Enfin, dans la vieille tradition littéraire qui consiste à inventer des savants fous, il ne faut pas négliger
tous les mutants qui sont issus d’une manipulation génétique plus ou moins bien contrôlée. C’est le
cas dans Mutant X, série télévisée créée en 2001 par Howard Chaykin et Avi Arad, où un organisme
secret du gouvernement, la GenomeX, a pour but de créer des mutants dont on pourra utiliser les
pouvoirs extraordinaires — même s’il n’est pas toujours facile de les contrôler. Ce filon inépuisable a
aussi été exploité dans Complot génétique, téléfilm réalisé en 1999 par Winrich Kolbe. Le titre original
de cette œuvre mineure, The Darwin Conspiracy, est révélateur du message véhiculé par un
scénariste fâché avec la théorie de l’évolution, puisqu’il met en scène des scientifiques sans
conscience qui récupèrent l’ADN d’un être supérieur afin de développer une race humaine améliorée
susceptible de remplacer notre vieille branche d’homo sapiens – comme dans le roman Babylon
Babies de Maurice G. Dantec (voir à ce sujet ma précédente chronique). De la même manière, dans
Le Lait de la chimère de Robert Reed (Black Milk, 1989), le docteur Florida manipule sans scrupule
des gênes humains dans son laboratoire, afin d’obtenir des enfants parfaits, doués de capacités
exceptionnelles. Mais à côté de ces mutants plutôt sympathiques, l’apprenti sorcier fabrique aussi des
monstres destinés à coloniser d’autres planètes…
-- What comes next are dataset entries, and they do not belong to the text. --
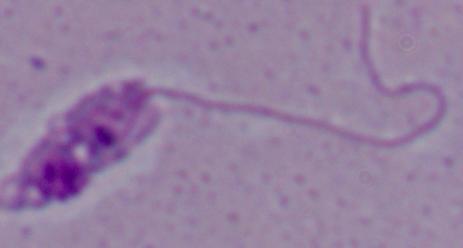
Summary:
  - Identification: Leishmania
  - Magnification: 1000x
  - Modality: micrographIdentify the blood parasite species.
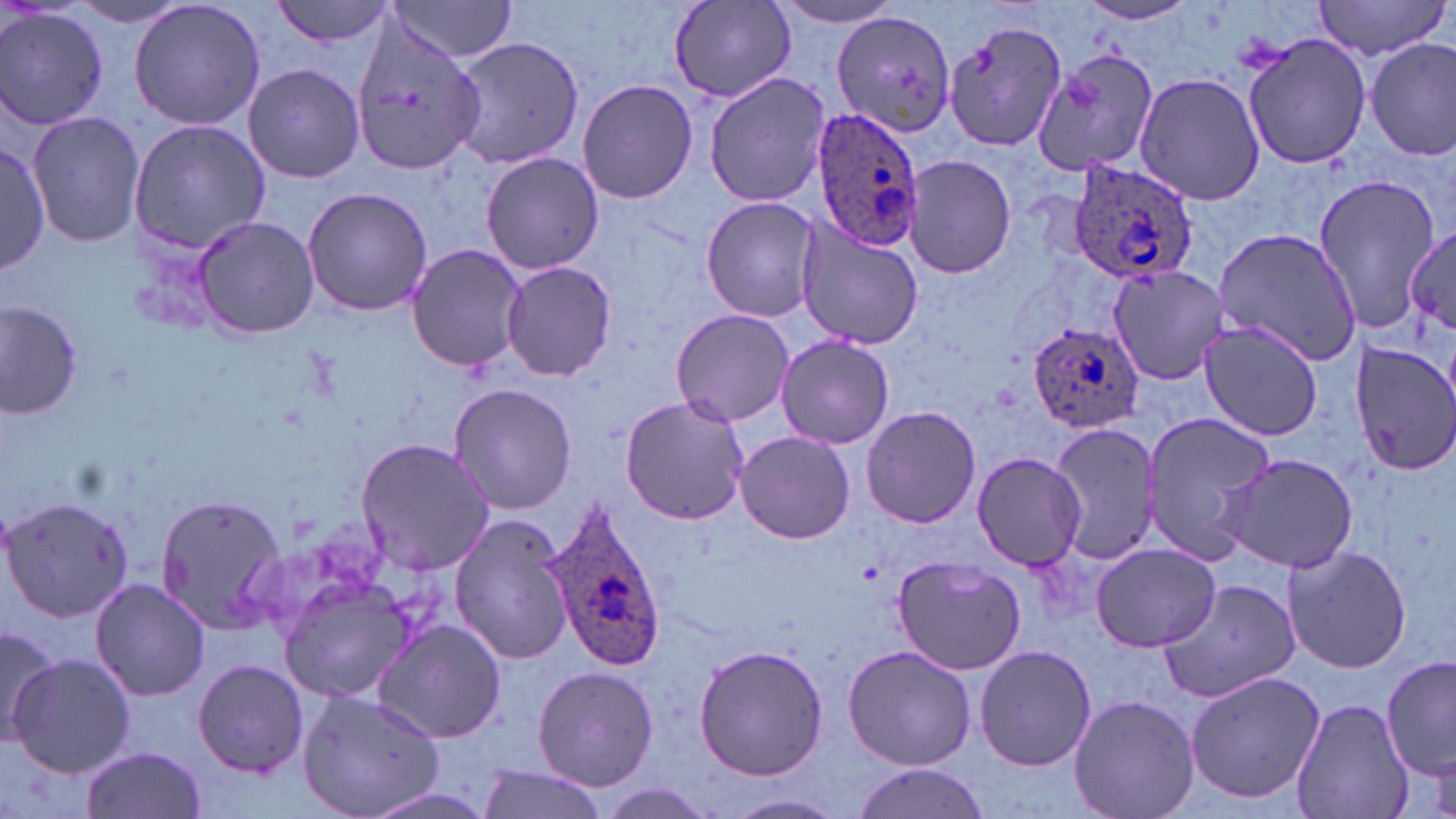

Plasmodium ovale.

preparation = thin blood smear
Plasmodium ovale-infected red blood cell locations = approximate bounding boxes as (x1,y1)-(x2,y2) corner pairs in pixels: (808,108)-(924,253), (1066,157)-(1199,286), (1027,324)-(1144,436), (540,498)-(667,675)
stain = May-Grünwald-Giemsa
image size = 1456×819 pixels
modality = optical microscopy
uninfected red blood cell locations = approximate bounding boxes as (x1,y1)-(x2,y2) corner pairs in pixels: (127,0)-(266,132), (269,0)-(399,48), (1078,0)-(1197,26), (1311,0)-(1449,62), (384,1)-(521,61), (667,1)-(796,103), (763,1)-(906,29), (1,7)-(110,133), (832,10)-(958,136), (350,14)-(489,175), (945,19)-(1066,153), (1242,32)-(1371,171), (444,34)-(587,172), (1365,35)-(1456,162), (1034,46)-(1161,177), (243,63)-(366,184), (703,71)-(833,207), (1135,72)-(1265,206), (576,79)-(698,204), (26,109)-(146,250), (127,119)-(271,252), (0,137)-(51,276), (481,151)-(603,276), (904,155)-(1018,279), (1310,169)-(1440,334), (303,188)-(434,318), (699,196)-(821,321), (192,216)-(320,340), (795,222)-(924,350), (1405,226)-(1456,332), (1210,228)-(1364,365), (407,241)-(525,375), (501,261)-(618,381), (1107,264)-(1233,385), (1,299)-(83,419), (670,309)-(795,427), (1198,320)-(1323,442), (775,335)-(895,450), (1350,340)-(1455,476), (448,383)-(578,514), (621,395)-(750,526), (860,407)-(982,528), (1139,411)-(1280,565), (1047,420)-(1163,568), (735,430)-(855,544), (354,437)-(494,574), (971,450)-(1088,570), (1219,453)-(1360,573), (152,490)-(292,633), (0,496)-(131,625), (451,513)-(575,664), (1090,542)-(1221,653), (1282,543)-(1413,674), (890,555)-(1026,675), (90,577)-(212,700), (1159,578)-(1300,702), (278,580)-(412,704), (373,618)-(508,743), (0,622)-(59,746), (693,644)-(829,780), (973,644)-(1096,772), (843,646)-(977,770), (1381,652)-(1454,784), (9,653)-(137,777), (193,659)-(308,777), (533,665)-(658,791), (1185,669)-(1326,806), (297,687)-(444,819), (1068,695)-(1201,819), (1291,697)-(1415,819), (79,745)-(208,819), (850,761)-(995,819), (475,763)-(609,819), (593,781)-(723,818), (353,785)-(504,819), (717,790)-(848,818)
magnification = 1000x
field of view = single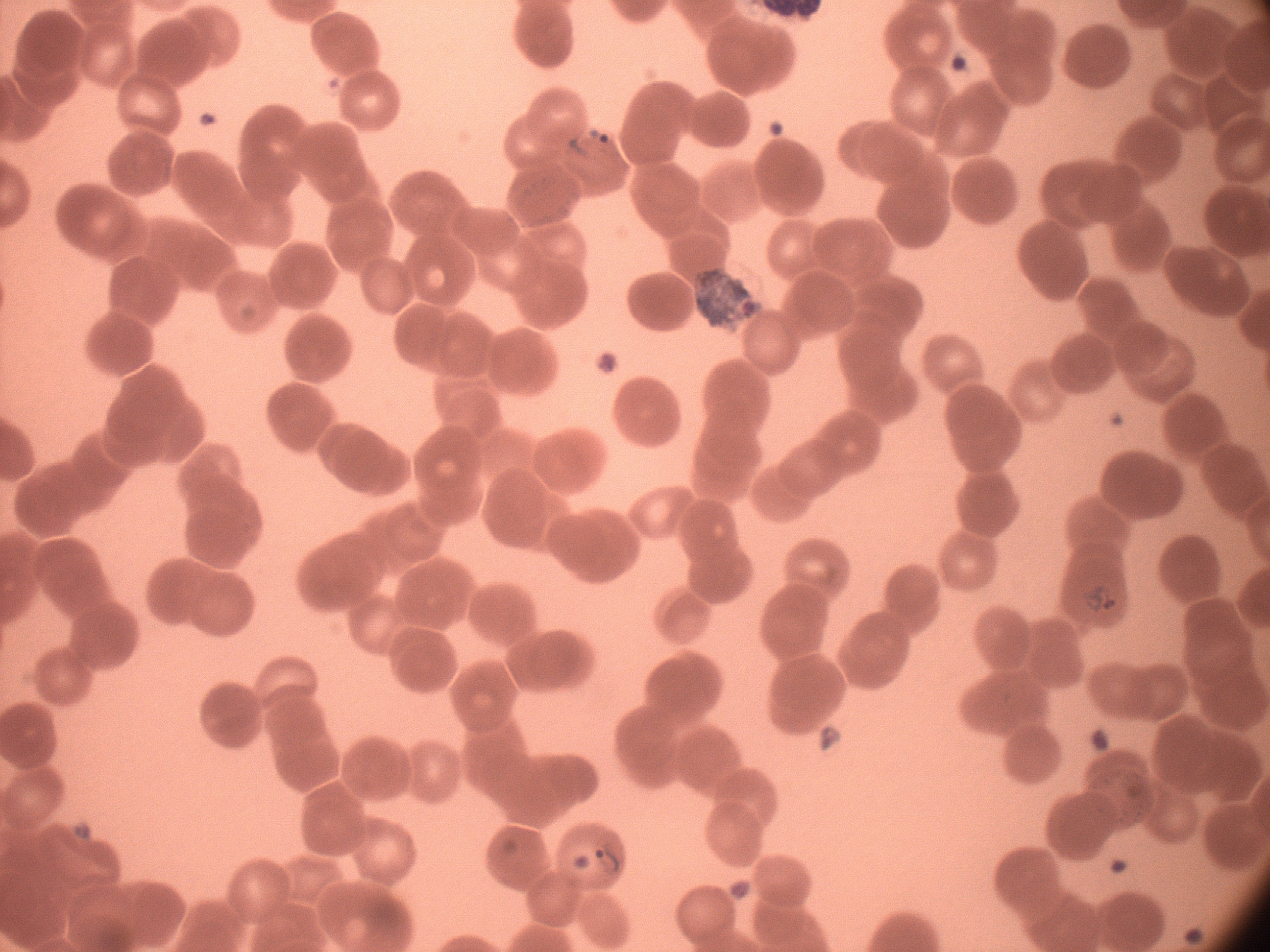
Approximate bounding boxes as (x1, y1, x2, y2) in pixels, from the source annotation, which is not necessarily exhaustive.
Summary:
  - Ring form locations: (567, 126, 612, 161), (1077, 581, 1121, 616), (591, 839, 624, 880)
  - Microscope: Leica DM2000 with built-in camera
  - Preparation: thin blood film
  - Magnification: 100x
  - Species: Plasmodium falciparum
  - Stain: Giemsa
  - Field of view: single
  - Image size: 1270×952 pixels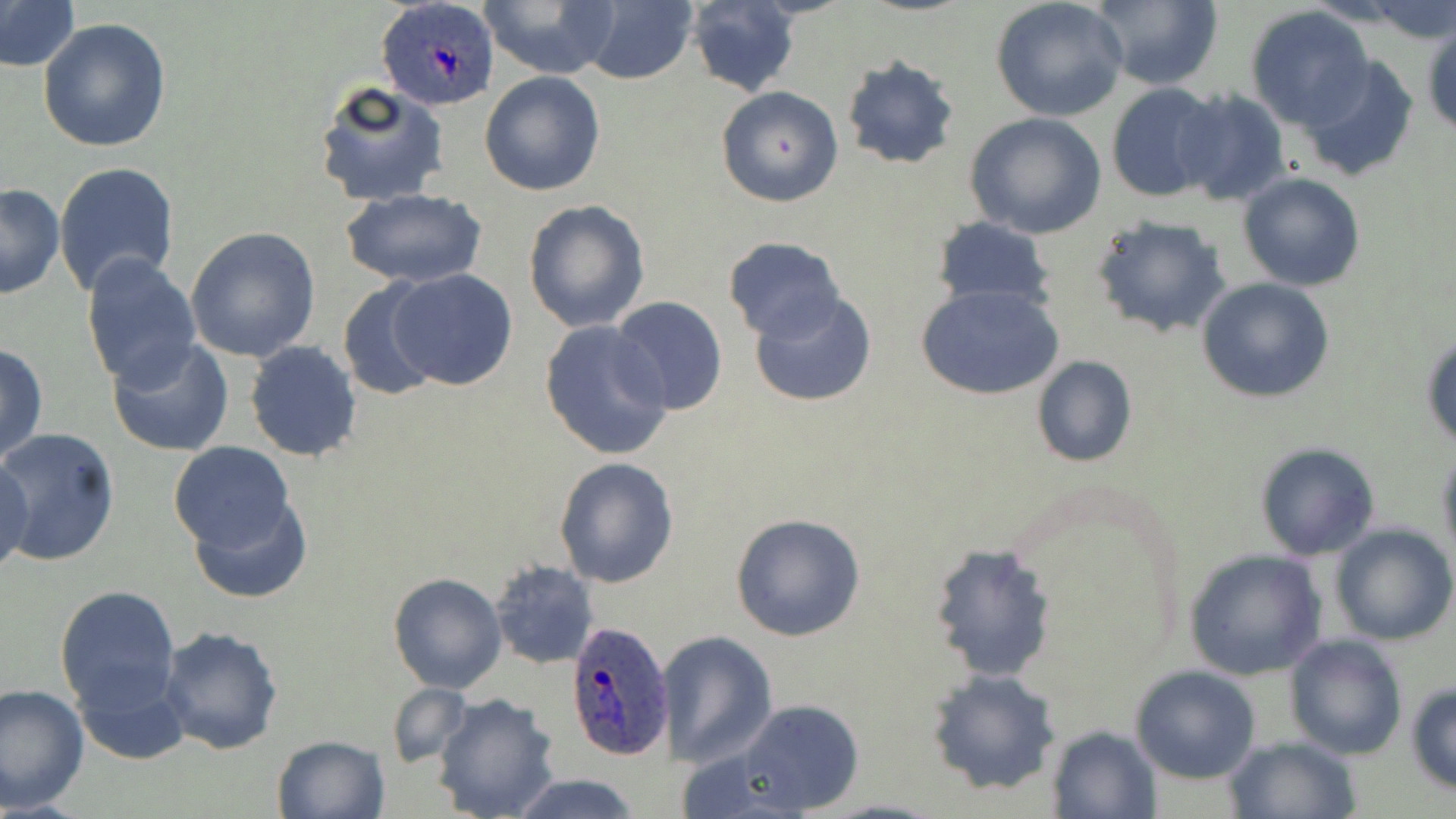
Summary:
  - Coordinate format: approximate bounding boxes as named x1/y1/x2/y2 corners in pixels
  - Plasmodium ovale-infected red blood cell locations: (x1=378, y1=0, x2=499, y2=112), (x1=563, y1=621, x2=675, y2=763)
  - Uninfected red blood cell locations: (x1=989, y1=0, x2=1129, y2=122), (x1=1087, y1=0, x2=1224, y2=91), (x1=0, y1=1, x2=80, y2=72), (x1=478, y1=1, x2=620, y2=78), (x1=578, y1=1, x2=699, y2=85), (x1=1372, y1=1, x2=1455, y2=45), (x1=683, y1=2, x2=801, y2=97), (x1=1245, y1=6, x2=1374, y2=130), (x1=38, y1=18, x2=171, y2=153), (x1=1423, y1=25, x2=1456, y2=136), (x1=840, y1=54, x2=961, y2=170), (x1=1295, y1=55, x2=1421, y2=184), (x1=480, y1=72, x2=605, y2=196), (x1=314, y1=81, x2=451, y2=206), (x1=1106, y1=82, x2=1226, y2=204), (x1=715, y1=85, x2=844, y2=208), (x1=1172, y1=87, x2=1291, y2=207), (x1=964, y1=112, x2=1107, y2=239), (x1=55, y1=161, x2=182, y2=297), (x1=1238, y1=172, x2=1367, y2=292), (x1=0, y1=183, x2=66, y2=298), (x1=342, y1=189, x2=488, y2=288), (x1=522, y1=199, x2=651, y2=333), (x1=1090, y1=213, x2=1232, y2=339), (x1=928, y1=217, x2=1057, y2=309), (x1=185, y1=227, x2=322, y2=362), (x1=722, y1=237, x2=846, y2=342), (x1=79, y1=254, x2=202, y2=390), (x1=388, y1=269, x2=520, y2=391), (x1=1196, y1=276, x2=1334, y2=404), (x1=335, y1=279, x2=443, y2=401), (x1=916, y1=282, x2=1066, y2=401), (x1=749, y1=290, x2=877, y2=408), (x1=607, y1=296, x2=729, y2=417), (x1=539, y1=321, x2=674, y2=461), (x1=1421, y1=327, x2=1455, y2=451), (x1=107, y1=336, x2=236, y2=458), (x1=0, y1=341, x2=49, y2=470), (x1=244, y1=341, x2=363, y2=461), (x1=1031, y1=356, x2=1137, y2=469), (x1=0, y1=428, x2=120, y2=567), (x1=167, y1=440, x2=297, y2=556), (x1=1254, y1=442, x2=1381, y2=561), (x1=1436, y1=448, x2=1456, y2=564), (x1=1, y1=455, x2=34, y2=579), (x1=553, y1=456, x2=680, y2=589), (x1=184, y1=490, x2=313, y2=604), (x1=730, y1=513, x2=866, y2=643), (x1=1330, y1=524, x2=1455, y2=645), (x1=929, y1=542, x2=1059, y2=682), (x1=1185, y1=549, x2=1327, y2=681), (x1=490, y1=559, x2=600, y2=670), (x1=388, y1=572, x2=508, y2=694), (x1=54, y1=585, x2=181, y2=715), (x1=157, y1=625, x2=285, y2=755), (x1=655, y1=630, x2=778, y2=767), (x1=1283, y1=633, x2=1408, y2=759), (x1=1129, y1=665, x2=1261, y2=785), (x1=71, y1=667, x2=189, y2=768), (x1=926, y1=668, x2=1061, y2=796), (x1=385, y1=682, x2=469, y2=770), (x1=1406, y1=682, x2=1456, y2=796), (x1=0, y1=683, x2=90, y2=813), (x1=431, y1=693, x2=564, y2=819), (x1=733, y1=699, x2=865, y2=816), (x1=1047, y1=725, x2=1162, y2=818), (x1=271, y1=733, x2=390, y2=819), (x1=1226, y1=736, x2=1359, y2=818), (x1=504, y1=771, x2=645, y2=819)
  - Slide-level diagnosis: Plasmodium ovale
  - Magnification: 1000x
  - Preparation: thin blood film
  - Modality: light microscopy
  - Stain: May-Grünwald-Giemsa
  - Field of view: single
  - Image size: 1456×819 pixels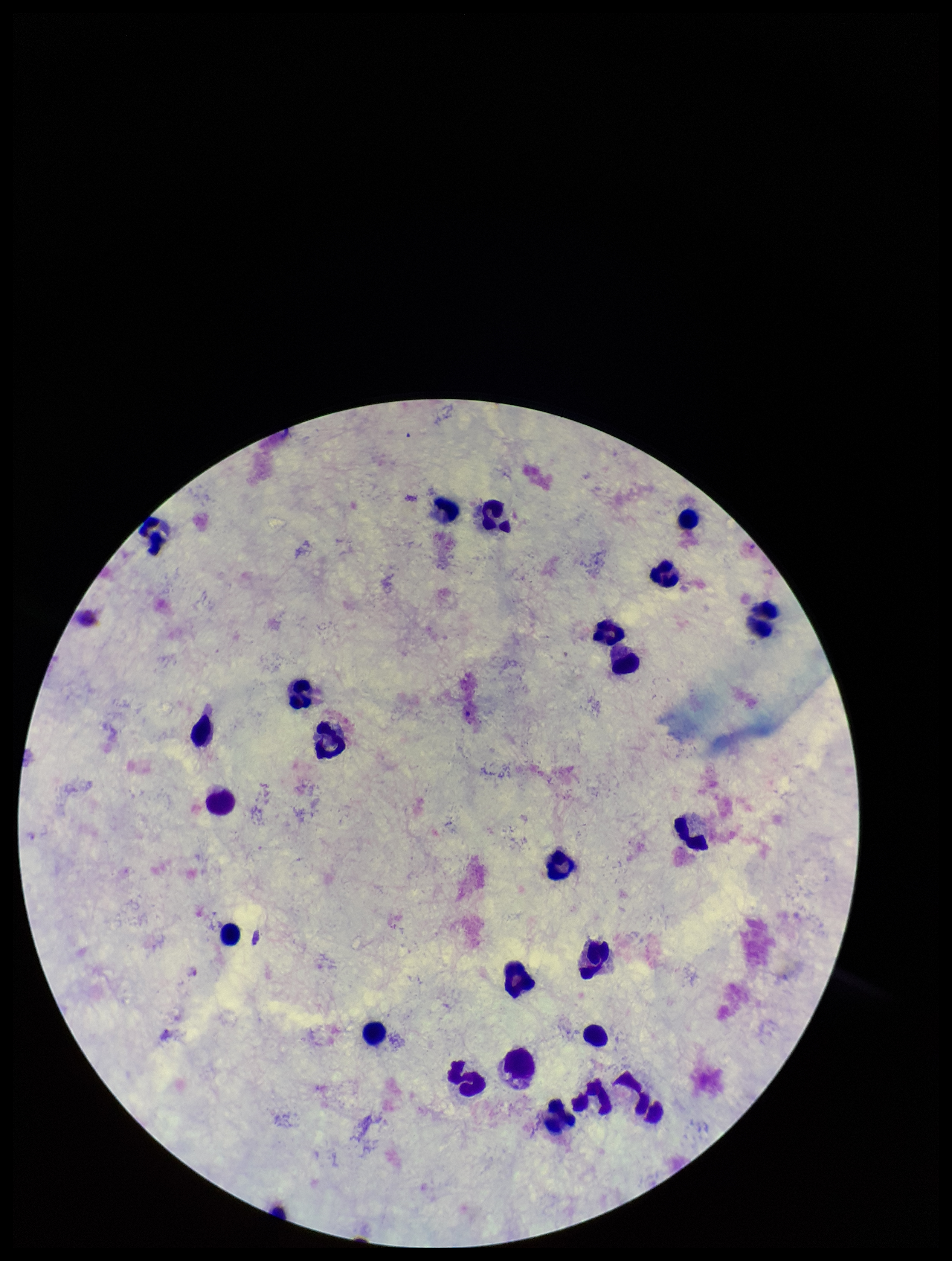
species reported for this patient = Plasmodium vivax
image size = 952×1261 pixels
patient malaria status = positive
capture = smartphone photograph through the microscope eyepiece
parasite count = 0
leukocyte count = 25
preparation = thick smear
field of view = single
Plasmodium parasites = none seen
stain = Giemsa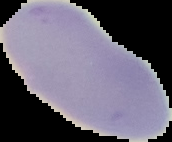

En fait, dans chacun de ces récits, tout le problème est de savoir ce qu’on doit faire de ces mutants
présentés comme l’avenir ou comme le tombeau de notre humanité. En incarnant de manière
métaphorique les individus et les groupes "différents", qui ont du mal à trouver leur place dans une
société standardisée, les mutants de science-fiction expriment toute l’ambiguïté de notre regard sur
l’Autre, un regard tout à tour empreint de crainte, de dégoût, de jalousie ou de pitié.